Protein Expression and Purification.
The protein expression and purification of the soluble human mitoNEET was performed as described previously with slight modification (Zuris et al., 2011). The gene of human mitoNEET (human kidney cDNA; Clontech, Mountain View, CA) was amplified by polymerase chain reaction (PCR) and cloned to the pCI-neo vector (Promega, Osaka, Japan). The fragment of mitoNEET encoding residues 33–108 was inserted into the pET-28b (+) vector (Novagen, Madison, WI) via the NdeI and XhoI sites, and the expression vector was introduced into Escherichia coli BL21 (DE3) cells. The mitoNEET protein was induced by the histidine-tagged protein by adding isopropyl-1-thio-β-d-galactoside (final concentration, 0.5 mmol/l) and culturing for 4 hours at 37°C. The E. coli pellets were collected and lysed by sonication in buffer A [50 mM Tris-hydrochloride (HCl) (pH 8.0), 250 mM NaCl, 5 mM imidazole] with 1 mM phenylmethylsulfonyl fluoride. The clarified supernatant was loaded onto a HisTrap HP (GE Healthcare, Tokyo, Japan) column pre-equilibrated with buffer A. The column was washed with buffer A, containing 100 mM imidazole, and the histidine-tagged mitoNEET protein was eluted with buffer A, containing 500 mM imidazole. To remove the histidine tag, the protein solution was incubated with restriction-grade thrombin (Novagen) for 6 hours at room temperature. The solution was loaded onto a HiTrap-Benzamidine tandem column (HisTrap HP and HiTrap Benzamidine FF; GE Healthcare), and the column was washed with the buffer containing 50 mM Tris-HCl (pH 8.0), 50 mM NaCl, and 100 mM imidazole. The flow-through and washing fractions were collected, and the protein was purified by size exclusion chromatography (HiLoad 16/60 Superdex 200 prep grade; GE Healthcare) in 50 mM Tris-HCl (pH 8.0), 50 mM NaCl.
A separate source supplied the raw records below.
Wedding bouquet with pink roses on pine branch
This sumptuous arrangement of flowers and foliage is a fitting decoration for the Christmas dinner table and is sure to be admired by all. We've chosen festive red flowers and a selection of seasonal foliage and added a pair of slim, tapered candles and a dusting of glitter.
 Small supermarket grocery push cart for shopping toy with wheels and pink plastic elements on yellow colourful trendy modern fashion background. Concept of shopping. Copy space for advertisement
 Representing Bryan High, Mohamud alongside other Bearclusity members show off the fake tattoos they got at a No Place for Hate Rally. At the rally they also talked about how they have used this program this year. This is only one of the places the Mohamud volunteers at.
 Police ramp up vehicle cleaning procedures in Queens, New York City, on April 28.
Time-Resolved Fluorescence Resonance Energy Transfer Assay.
The PPARγ activation effect was assessed by the time-resolved fluorescence resonance energy transfer (TR-FRET) method using the LanthaScreen TR-FRET PPARγ coactivator assay kit (Invitrogen, Carlsbad, CA). The test compounds or solvent vehicle (DMSO) were incubated together with the human PPARγ ligand-binding domain tagged with glutathione S-transferase, terbium-labeled anti–glutathione S-transferase antibody, and fluorescein peptide with assay buffer. When binding of the test compound caused a conformational change in the PPARγ ligand-binding domain, excitation of terbium at 340 nm resulted in energy transfer and excitation of the fluorescein peptide, followed by emission at 520 nm. The signal at 520 nm was normalized by the signal obtained at 495 nm. Each assay was performed in quadruplicate and the data were expressed as the mean ratios of 520 and 495 nm. The mean ratios were plotted against the concentration of the test compounds.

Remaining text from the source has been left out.